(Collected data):
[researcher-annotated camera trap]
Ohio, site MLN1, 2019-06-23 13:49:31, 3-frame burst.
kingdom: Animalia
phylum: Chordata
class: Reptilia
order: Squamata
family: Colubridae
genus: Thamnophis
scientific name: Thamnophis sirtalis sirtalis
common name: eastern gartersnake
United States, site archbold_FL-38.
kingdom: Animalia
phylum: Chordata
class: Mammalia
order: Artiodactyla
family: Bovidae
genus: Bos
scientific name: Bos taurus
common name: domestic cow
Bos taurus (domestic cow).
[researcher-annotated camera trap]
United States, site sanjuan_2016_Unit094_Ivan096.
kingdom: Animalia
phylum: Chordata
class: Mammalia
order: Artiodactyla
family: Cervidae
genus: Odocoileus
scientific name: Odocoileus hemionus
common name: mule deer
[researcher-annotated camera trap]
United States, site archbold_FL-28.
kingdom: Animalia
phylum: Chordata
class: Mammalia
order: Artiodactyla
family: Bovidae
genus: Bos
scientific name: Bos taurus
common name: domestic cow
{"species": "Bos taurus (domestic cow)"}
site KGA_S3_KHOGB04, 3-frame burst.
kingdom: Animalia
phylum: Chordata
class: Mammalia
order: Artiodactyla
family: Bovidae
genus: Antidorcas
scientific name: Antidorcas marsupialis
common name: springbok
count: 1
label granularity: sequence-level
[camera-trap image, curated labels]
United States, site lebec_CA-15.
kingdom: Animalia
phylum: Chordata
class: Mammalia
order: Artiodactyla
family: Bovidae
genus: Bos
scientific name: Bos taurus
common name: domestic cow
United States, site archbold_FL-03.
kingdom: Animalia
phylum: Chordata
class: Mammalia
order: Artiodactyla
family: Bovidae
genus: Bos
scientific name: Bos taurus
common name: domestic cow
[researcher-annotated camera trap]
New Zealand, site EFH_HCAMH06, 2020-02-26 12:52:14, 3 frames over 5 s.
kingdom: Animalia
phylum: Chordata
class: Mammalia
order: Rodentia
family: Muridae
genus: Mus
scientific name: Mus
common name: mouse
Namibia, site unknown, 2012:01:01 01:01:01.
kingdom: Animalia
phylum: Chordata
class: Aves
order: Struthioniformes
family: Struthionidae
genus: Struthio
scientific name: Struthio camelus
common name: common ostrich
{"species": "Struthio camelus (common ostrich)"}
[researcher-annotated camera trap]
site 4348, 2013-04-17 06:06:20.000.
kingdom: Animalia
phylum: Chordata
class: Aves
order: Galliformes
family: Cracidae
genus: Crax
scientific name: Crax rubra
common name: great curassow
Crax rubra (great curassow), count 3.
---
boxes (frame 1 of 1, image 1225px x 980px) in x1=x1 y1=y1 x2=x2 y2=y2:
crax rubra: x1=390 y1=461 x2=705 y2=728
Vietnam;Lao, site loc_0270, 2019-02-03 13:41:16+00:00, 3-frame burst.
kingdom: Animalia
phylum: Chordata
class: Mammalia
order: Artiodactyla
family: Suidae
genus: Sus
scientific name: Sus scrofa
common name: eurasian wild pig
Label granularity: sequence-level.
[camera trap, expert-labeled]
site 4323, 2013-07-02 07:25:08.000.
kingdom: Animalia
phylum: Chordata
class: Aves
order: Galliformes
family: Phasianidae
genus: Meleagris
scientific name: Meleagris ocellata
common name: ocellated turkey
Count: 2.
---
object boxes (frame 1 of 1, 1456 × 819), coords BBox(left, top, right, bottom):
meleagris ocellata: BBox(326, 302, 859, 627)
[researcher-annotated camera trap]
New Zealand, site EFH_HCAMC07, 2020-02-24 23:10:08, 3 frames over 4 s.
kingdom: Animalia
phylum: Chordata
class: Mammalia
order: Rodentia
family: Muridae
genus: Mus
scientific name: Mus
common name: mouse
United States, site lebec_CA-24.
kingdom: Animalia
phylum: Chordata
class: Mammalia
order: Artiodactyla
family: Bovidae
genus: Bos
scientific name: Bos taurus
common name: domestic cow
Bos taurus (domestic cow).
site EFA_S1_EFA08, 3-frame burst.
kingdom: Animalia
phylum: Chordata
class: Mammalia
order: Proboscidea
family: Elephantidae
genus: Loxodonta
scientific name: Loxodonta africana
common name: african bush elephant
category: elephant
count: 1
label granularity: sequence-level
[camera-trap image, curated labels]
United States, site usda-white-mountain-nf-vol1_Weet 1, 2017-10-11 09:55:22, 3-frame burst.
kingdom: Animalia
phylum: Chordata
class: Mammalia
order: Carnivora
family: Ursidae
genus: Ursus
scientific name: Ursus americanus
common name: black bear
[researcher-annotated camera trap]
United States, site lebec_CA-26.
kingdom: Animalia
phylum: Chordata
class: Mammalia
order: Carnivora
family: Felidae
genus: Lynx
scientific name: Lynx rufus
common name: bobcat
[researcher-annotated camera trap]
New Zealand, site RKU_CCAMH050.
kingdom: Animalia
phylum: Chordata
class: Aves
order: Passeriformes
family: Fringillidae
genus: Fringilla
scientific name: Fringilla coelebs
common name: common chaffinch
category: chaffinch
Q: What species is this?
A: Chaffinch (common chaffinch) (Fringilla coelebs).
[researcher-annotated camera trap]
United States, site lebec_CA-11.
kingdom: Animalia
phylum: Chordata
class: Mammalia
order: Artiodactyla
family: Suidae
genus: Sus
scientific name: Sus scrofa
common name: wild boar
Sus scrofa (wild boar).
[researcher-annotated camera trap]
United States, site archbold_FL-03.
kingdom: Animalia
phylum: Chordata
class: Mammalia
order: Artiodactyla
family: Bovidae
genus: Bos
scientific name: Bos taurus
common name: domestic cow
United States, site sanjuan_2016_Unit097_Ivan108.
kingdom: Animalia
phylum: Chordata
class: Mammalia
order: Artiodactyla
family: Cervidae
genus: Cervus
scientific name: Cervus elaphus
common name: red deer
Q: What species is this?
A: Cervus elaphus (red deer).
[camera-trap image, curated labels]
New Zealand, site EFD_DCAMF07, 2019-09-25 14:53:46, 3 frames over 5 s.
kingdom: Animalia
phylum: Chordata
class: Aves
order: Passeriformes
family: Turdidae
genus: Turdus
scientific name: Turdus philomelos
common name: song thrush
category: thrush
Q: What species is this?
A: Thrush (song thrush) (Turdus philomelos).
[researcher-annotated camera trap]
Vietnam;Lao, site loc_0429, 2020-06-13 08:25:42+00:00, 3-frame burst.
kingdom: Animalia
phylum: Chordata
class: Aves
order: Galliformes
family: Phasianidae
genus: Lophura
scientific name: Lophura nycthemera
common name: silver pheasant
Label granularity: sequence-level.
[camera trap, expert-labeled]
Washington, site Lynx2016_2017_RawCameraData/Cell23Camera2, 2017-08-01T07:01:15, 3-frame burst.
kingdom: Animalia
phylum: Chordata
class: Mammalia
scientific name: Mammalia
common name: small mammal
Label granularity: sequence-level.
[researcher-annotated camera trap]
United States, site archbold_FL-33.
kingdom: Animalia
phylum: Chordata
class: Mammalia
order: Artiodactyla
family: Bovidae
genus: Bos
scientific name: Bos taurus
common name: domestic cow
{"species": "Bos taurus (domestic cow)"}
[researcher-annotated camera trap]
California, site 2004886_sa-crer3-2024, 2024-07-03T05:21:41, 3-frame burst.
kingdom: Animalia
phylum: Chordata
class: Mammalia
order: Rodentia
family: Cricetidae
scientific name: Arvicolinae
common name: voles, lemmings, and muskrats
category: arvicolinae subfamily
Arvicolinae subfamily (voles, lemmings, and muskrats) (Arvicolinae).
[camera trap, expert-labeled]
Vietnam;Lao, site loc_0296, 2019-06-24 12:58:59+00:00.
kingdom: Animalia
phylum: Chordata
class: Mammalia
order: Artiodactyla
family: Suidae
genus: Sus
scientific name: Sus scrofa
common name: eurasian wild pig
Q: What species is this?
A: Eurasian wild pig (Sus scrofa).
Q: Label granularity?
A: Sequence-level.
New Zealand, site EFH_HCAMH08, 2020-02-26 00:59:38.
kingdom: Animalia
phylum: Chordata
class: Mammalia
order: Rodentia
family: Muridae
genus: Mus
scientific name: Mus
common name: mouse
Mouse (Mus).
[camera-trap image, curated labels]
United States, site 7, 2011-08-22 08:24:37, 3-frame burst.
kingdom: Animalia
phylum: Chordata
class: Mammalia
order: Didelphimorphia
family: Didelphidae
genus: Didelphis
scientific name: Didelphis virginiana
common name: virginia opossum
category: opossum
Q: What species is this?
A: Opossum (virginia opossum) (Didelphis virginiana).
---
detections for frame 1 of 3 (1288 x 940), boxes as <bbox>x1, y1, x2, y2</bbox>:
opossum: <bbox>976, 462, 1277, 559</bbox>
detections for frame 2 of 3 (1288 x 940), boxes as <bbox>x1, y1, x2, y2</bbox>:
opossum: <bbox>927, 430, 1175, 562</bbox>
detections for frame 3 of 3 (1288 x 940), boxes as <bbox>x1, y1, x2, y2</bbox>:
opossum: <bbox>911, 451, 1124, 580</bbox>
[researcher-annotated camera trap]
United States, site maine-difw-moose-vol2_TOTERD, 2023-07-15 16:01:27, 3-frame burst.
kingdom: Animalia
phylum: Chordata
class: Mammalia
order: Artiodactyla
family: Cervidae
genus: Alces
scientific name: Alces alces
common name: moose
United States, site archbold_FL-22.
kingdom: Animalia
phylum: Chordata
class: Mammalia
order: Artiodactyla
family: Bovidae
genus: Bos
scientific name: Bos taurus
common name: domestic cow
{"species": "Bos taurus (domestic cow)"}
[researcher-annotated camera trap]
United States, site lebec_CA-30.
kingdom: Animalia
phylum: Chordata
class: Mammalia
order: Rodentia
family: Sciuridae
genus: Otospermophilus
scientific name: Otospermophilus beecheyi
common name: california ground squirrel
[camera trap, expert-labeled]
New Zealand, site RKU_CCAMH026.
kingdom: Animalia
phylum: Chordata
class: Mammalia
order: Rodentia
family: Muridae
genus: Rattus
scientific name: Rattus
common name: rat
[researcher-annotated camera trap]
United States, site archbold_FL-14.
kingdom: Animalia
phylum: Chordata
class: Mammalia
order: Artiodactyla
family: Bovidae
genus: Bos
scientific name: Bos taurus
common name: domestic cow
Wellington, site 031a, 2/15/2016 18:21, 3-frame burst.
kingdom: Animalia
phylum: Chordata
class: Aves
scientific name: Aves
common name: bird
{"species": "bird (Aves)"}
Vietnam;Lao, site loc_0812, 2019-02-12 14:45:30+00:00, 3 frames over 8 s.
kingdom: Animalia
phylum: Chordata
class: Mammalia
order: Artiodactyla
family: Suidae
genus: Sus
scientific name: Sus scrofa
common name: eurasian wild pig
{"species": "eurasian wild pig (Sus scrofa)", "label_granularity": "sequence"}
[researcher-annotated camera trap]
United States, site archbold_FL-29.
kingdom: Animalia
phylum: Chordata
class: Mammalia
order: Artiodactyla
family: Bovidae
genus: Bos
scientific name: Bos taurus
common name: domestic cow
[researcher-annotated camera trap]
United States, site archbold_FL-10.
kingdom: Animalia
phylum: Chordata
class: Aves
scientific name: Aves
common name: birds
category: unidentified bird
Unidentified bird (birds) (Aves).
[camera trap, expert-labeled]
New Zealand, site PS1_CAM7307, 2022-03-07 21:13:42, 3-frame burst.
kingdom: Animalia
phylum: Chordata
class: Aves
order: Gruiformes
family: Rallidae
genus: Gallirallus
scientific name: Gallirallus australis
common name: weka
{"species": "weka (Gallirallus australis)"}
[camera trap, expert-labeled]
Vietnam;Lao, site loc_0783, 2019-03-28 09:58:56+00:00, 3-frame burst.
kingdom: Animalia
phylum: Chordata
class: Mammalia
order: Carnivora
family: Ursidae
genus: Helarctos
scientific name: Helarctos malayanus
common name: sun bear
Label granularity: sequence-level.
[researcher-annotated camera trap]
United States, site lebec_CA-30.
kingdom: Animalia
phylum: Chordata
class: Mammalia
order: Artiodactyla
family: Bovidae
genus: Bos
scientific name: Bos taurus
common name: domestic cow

(Problem statement):
Copy the lines above exactly, beginning at the line that has "common name: voles, lemmings, and muskrats" and stopping after the line that has "A: Sequence-level.", and omit the rest.

(Output):
common name: voles, lemmings, and muskrats
category: arvicolinae subfamily
Arvicolinae subfamily (voles, lemmings, and muskrats) (Arvicolinae).
[camera trap, expert-labeled]
Vietnam;Lao, site loc_0296, 2019-06-24 12:58:59+00:00.
kingdom: Animalia
phylum: Chordata
class: Mammalia
order: Artiodactyla
family: Suidae
genus: Sus
scientific name: Sus scrofa
common name: eurasian wild pig
Q: What species is this?
A: Eurasian wild pig (Sus scrofa).
Q: Label granularity?
A: Sequence-level.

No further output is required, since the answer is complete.